Closeboard, panels, or slatted
- Closeboard: Best when you want a tailored fit and straightforward repairs. It is strong, flexible on slopes, and easy to brace.
- Framed panels: Fast to install and tidy. Pick heavy duty frames and cap them. Fix with clips or screws to prevent rattling.
- Slatted or hit-and-miss: Reduces wind load and looks smart. Offers privacy at an angle while bleeding wind through the gaps.
Match the style to your garden and exposure. On a very windy plot, a slatted top over a solid lower section strikes a good balance.
About composite and steel options
Composite boards and steel posts create a long-life system for tough sites. Composite boards avoid rot and stay straight if fixed as the system directs. Steel posts give slim lines and firm support with little bulk. The composite fencing cost varies with board profile, caps, posts, and groundworks. Many homeowners choose a hybrid: concrete posts and gravel boards with timber closeboard above. This keeps the base solid and the look warm.
Repairs that respect the original build
If a storm takes out a bay, match the repair to the original build. Replace like for like where possible. If the fence is near the end of its life, consider a staged upgrade: fit concrete repair spurs now, plan a full rebuild in phases, and reuse panels where safe to do so. Good waste control reduces skips and keeps costs in check.
Safety, utilities, and neighbours
Before you dig, check for buried services. Use a cable avoidance tool if you have one, or consult utility maps. Keep post holes a safe distance from gas meters, water taps, and drainage runs. On shared boundaries, agree the line and the height with your neighbour. Take photos before and after. A calm chat now saves time later.

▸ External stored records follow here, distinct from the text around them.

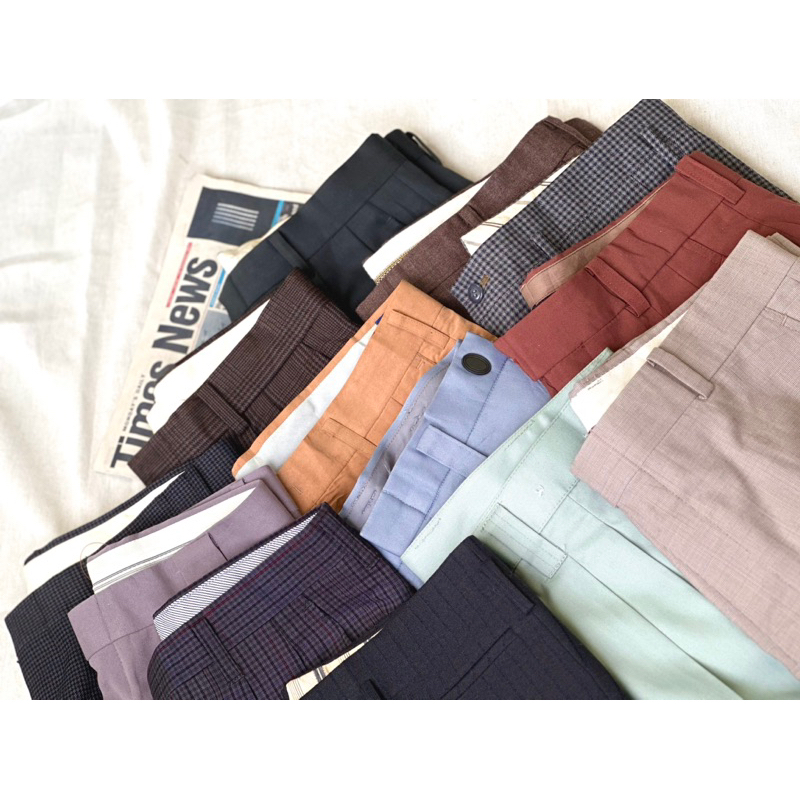 Quần tây nhật Nam nữ chốt đơn in.box size màu ạ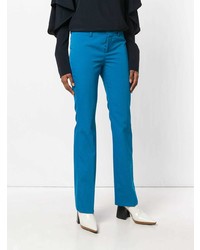 Синие брюки-клеш от Marni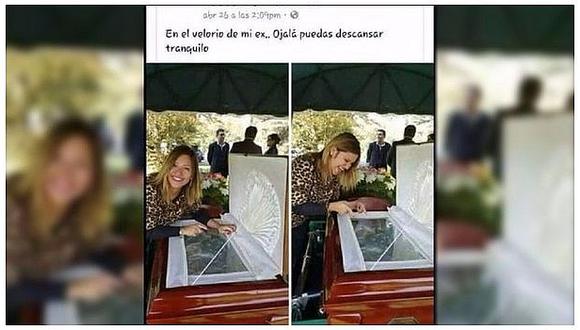 Facebook: Mujer se burla de su expareja durante funeral y genera polémica 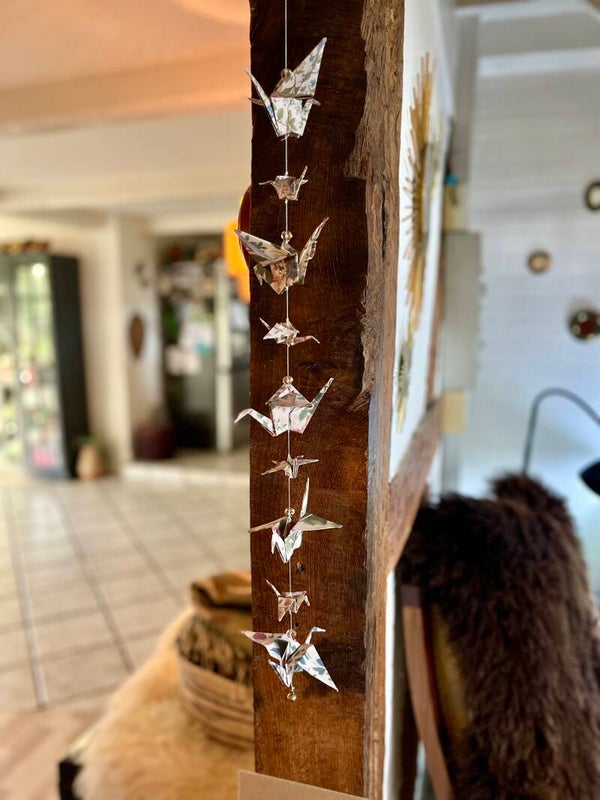 Origami ophæng med traner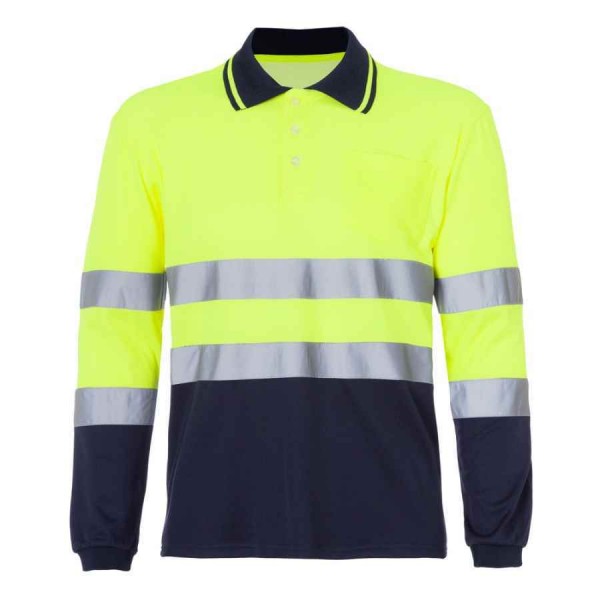 POLO ALTA VISIVILIDAD AZ/AM 1288 T/XL M/LG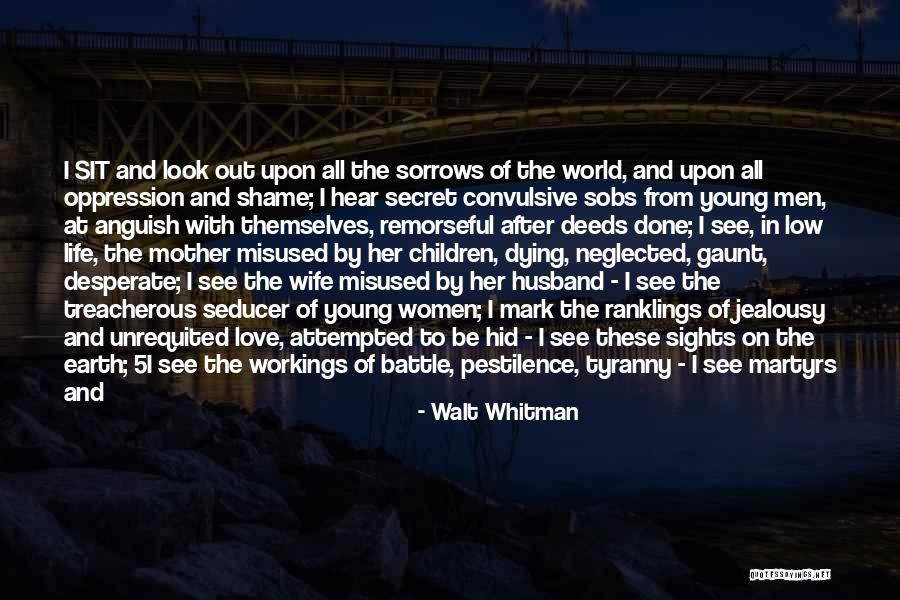 Wife From Husband Quotes By Walt Whitman Wife From Husband Quotes By Walt Whitman
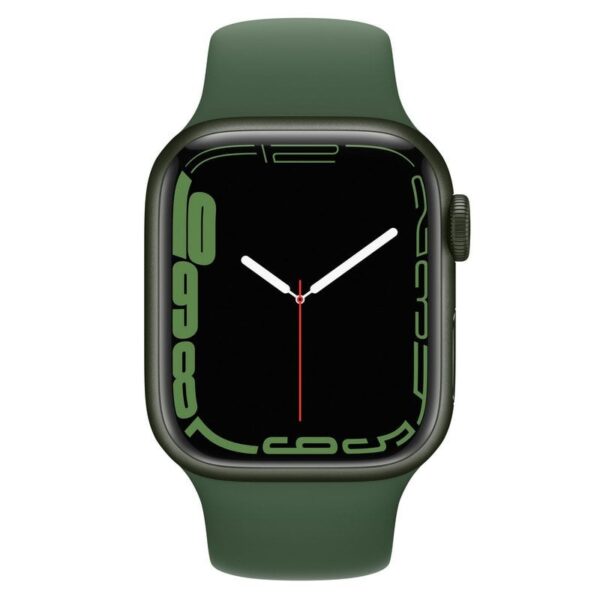 Apple Watch Series 7 GPS + Cellular 41mm Alumínio Verde com Bracelete Desportiva Verde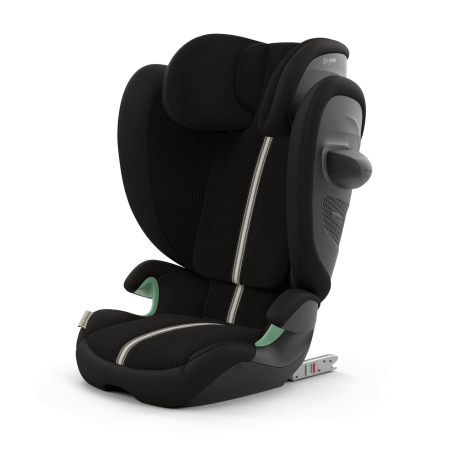 SCAUNE AUTO TIP ÎNALȚĂTOR CU SPĂTAR - Scaun auto Cybex Solution G2 Moon Black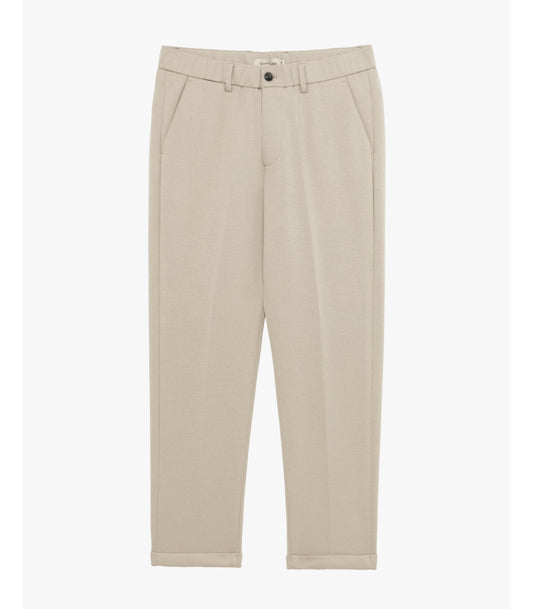 GIANNI LUPO ELASTIC WAIST CARROT FIT TROUSERS
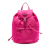 Prada B Prada Pink Nylon Fabric Tessuto Drawstring Backpack Italy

When to call a professional
You can do many of these steps yourself with time and care. But if you have heave-prone clay, tight access, large trees, or a boundary dispute, call in a pro. Search for fencing contractors near me, speak to a few firms, and ask how they deal with wind load and bad ground. Ask about post depth, footing shape, and rail sizes, not just panel style. A good fencing contractor will talk you through the build, not just the look.
As established fencing contractors, we tackle exposed gardens, corner plots, and tricky ground every week. If you want to discuss options or compare systems, you can get in touch through our site at Care Fencing.
Leeds and the surrounding area
Local weather patterns matter. In and around Leeds, winds funnel down certain valleys and across open estates. Many gardens sit on clay, which moves with the seasons. That is why we focus on deeper posts, better drainage, and strong corners. If you are in the city and looking for a fence company near me, see our local page for projects and advice at Fencing Leeds.
Final checks before the next storm
Walk your fence before winter and after the first big blow. Check corners and gates first. Look for movement at the base, fresh gaps around the post, and rails that have started to pull. Tighten fixings, trim growth, and clear soil away from timber. Small jobs now prevent big repairs later.
A calm, durable way to build
Storm ready fencing is not about over-building. It is about getting the basics right and matching the design to the site. Strong posts set deep in well-shaped footings. Rails sized for the span and fixed with care. Panels chosen for wind and privacy, not only for price. Gravel boards that keep the base dry. Bracing at corners and gates. Regular checks. Build this way and you will spend less time searching for fencers near me and more time enjoying a fence that does its job. And if you ever want a second opinion or a firm to take the strain, our fencing services are a conversation away.